Excerpted text ▸
* * * *
She was told that women with her condition have an 80 per cent chance of miscarriage or premature birth.

This is something that Madeleine has had to consider from a young age and she even had an ex-boyfriend cite the fact that she may experience complications during pregnancy during a breakup which was incredibly hurtful.

Reliving the experience she said: “When breaking up we were discussing the reasons why we weren’t compatible to which he went on to say, ‘You know how much I want to be a dad and you can’t have children.'

“Hearing someone say that to you when they know it’s a big worry of yours is very hurtful and unforgettable.

"To have something that is completely out of my control be used almost against me as a reason I wasn't good enough. What he said affected me for quite a while and became a bit of a worry of mine for future partners.”

Madeleine is passionate about raising awareness for her condition and hopes to help others be their own advocate.

She said: “I had no idea what was wrong and went to the GP to be told they couldn't detect anything other than maybe constipation and prescribed me with Buscopan.

“I can't remember when we first decided to go to A&E but we went to A&E – the children's department – and a doctor looked me over, felt my stomach, and sent me away again with nothing more than constipation.

“No blood tests, no scans, no further investigation. I think I was told to take some paracetamol. We went back to the GP a few more times undergoing the standard urine test and physical examination and we were still told there wasn't anything abnormal and that constipation can cause severe abdominal pain.”
* * * *
(Dataset entries)
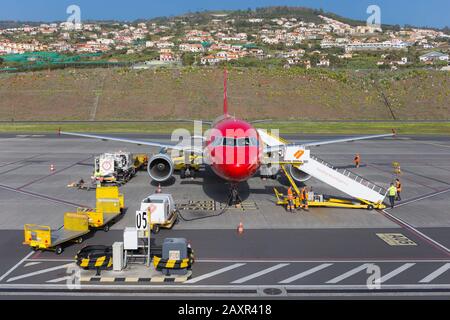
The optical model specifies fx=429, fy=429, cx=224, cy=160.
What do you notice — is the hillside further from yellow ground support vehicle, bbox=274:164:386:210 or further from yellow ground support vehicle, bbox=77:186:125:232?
yellow ground support vehicle, bbox=77:186:125:232

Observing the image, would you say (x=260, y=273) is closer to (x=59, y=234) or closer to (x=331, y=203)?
(x=59, y=234)

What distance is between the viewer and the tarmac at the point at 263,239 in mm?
14578

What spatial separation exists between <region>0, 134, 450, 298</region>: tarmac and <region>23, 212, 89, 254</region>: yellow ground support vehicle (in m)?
0.41

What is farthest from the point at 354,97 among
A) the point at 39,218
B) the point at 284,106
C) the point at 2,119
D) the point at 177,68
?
the point at 39,218

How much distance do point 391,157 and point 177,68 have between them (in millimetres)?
80586

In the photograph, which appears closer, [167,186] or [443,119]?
[167,186]

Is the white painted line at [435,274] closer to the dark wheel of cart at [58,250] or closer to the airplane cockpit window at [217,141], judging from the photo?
the airplane cockpit window at [217,141]

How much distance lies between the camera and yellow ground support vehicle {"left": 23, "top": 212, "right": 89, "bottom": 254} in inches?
680

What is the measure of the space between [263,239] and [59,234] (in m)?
8.85

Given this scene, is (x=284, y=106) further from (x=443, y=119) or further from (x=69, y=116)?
(x=69, y=116)

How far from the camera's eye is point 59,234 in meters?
18.3

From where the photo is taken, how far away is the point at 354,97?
98375 millimetres

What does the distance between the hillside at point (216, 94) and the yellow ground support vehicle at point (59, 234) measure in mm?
68967

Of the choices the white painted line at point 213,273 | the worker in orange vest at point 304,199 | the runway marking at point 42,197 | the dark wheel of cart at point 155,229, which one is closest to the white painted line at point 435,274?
the white painted line at point 213,273
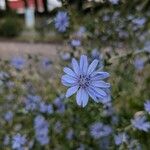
* * * *
Problem ▸
From the excerpt about Madeleine's condition, quote the part starting with "Madeleine is passionate" and going on through "more than constipation.".

Answer space ▸
Madeleine is passionate about raising awareness for her condition and hopes to help others be their own advocate.

She said: “I had no idea what was wrong and went to the GP to be told they couldn't detect anything other than maybe constipation and prescribed me with Buscopan.

“I can't remember when we first decided to go to A&E but we went to A&E – the children's department – and a doctor looked me over, felt my stomach, and sent me away again with nothing more than constipation.